Problem to solve → Below are entries with pictures in them. Output exactly the lines starting at the line with "2024-07-24T12:10:06, 3-frame burst." and ending at the line with "class: Mammalia", both included, but not the pictures.

Material provided →
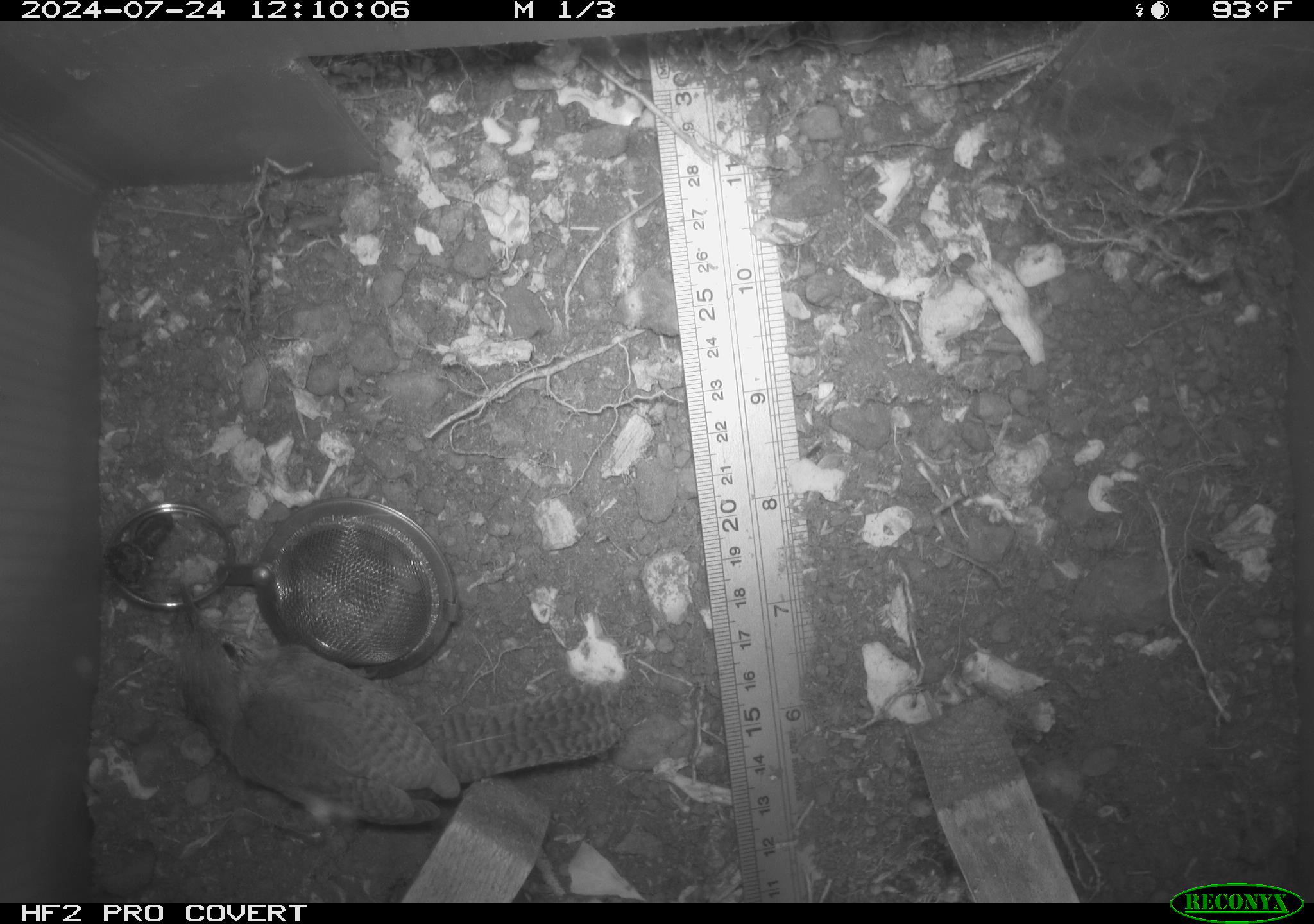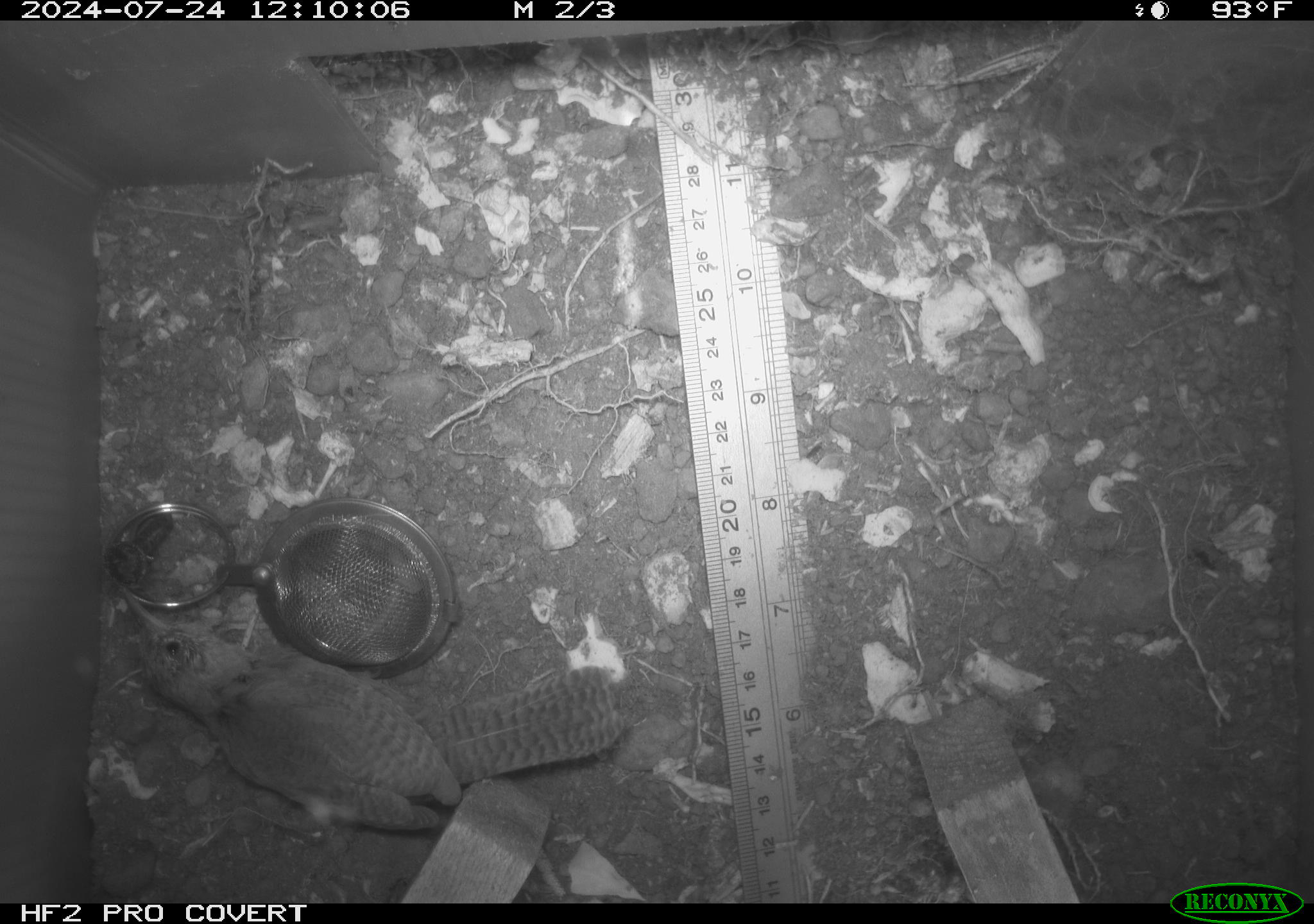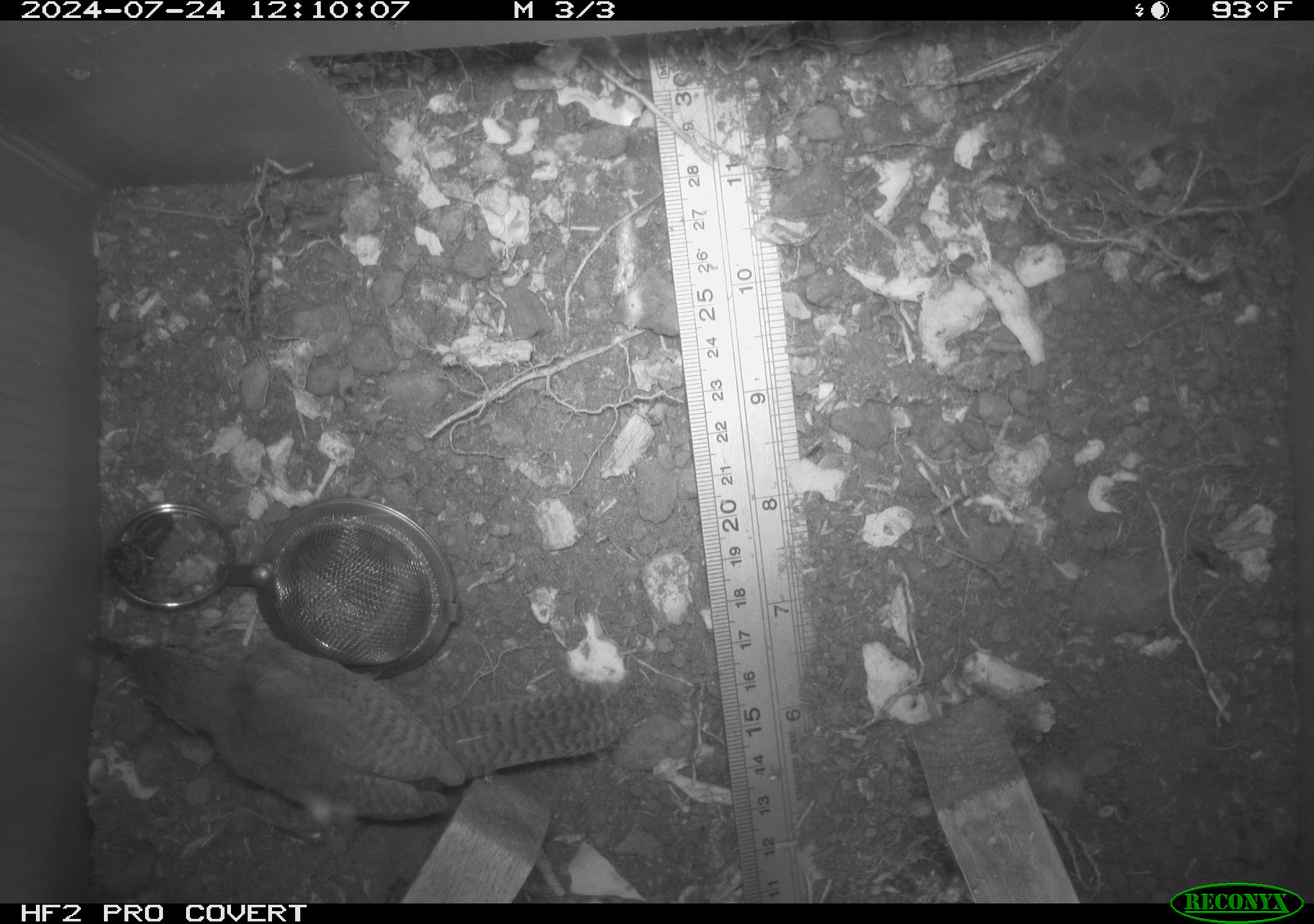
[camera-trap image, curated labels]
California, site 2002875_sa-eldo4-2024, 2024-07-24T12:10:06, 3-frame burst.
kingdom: Animalia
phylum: Chordata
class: Aves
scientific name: Aves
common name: bird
Bird (Aves).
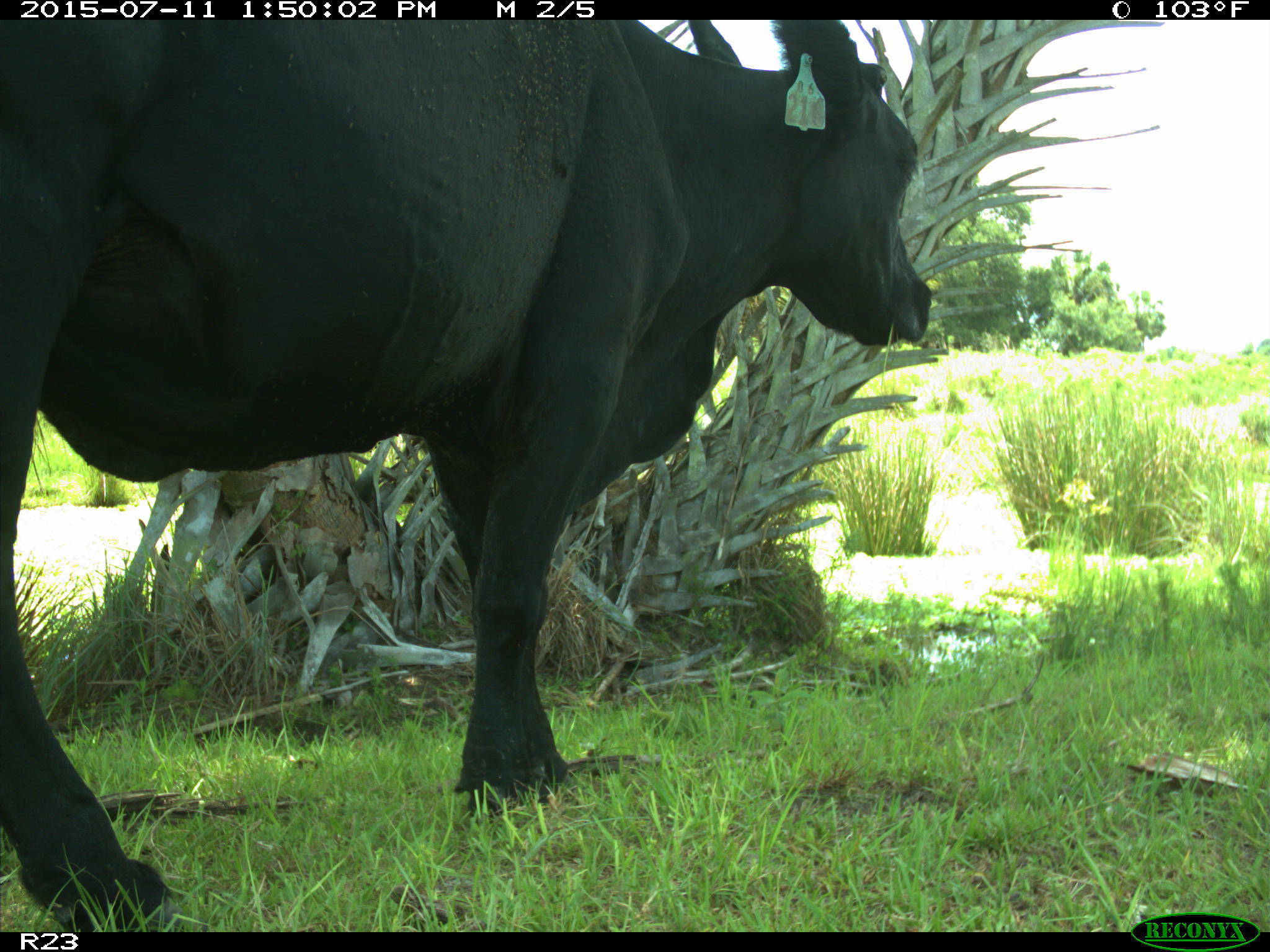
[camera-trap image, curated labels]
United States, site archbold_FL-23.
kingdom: Animalia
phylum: Chordata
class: Mammalia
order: Artiodactyla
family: Bovidae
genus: Bos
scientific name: Bos taurus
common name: domestic cow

Problem solution →
California, site 2002875_sa-eldo4-2024, 2024-07-24T12:10:06, 3-frame burst.
kingdom: Animalia
phylum: Chordata
class: Aves
scientific name: Aves
common name: bird
Bird (Aves).
[camera-trap image, curated labels]
United States, site archbold_FL-23.
kingdom: Animalia
phylum: Chordata
class: Mammalia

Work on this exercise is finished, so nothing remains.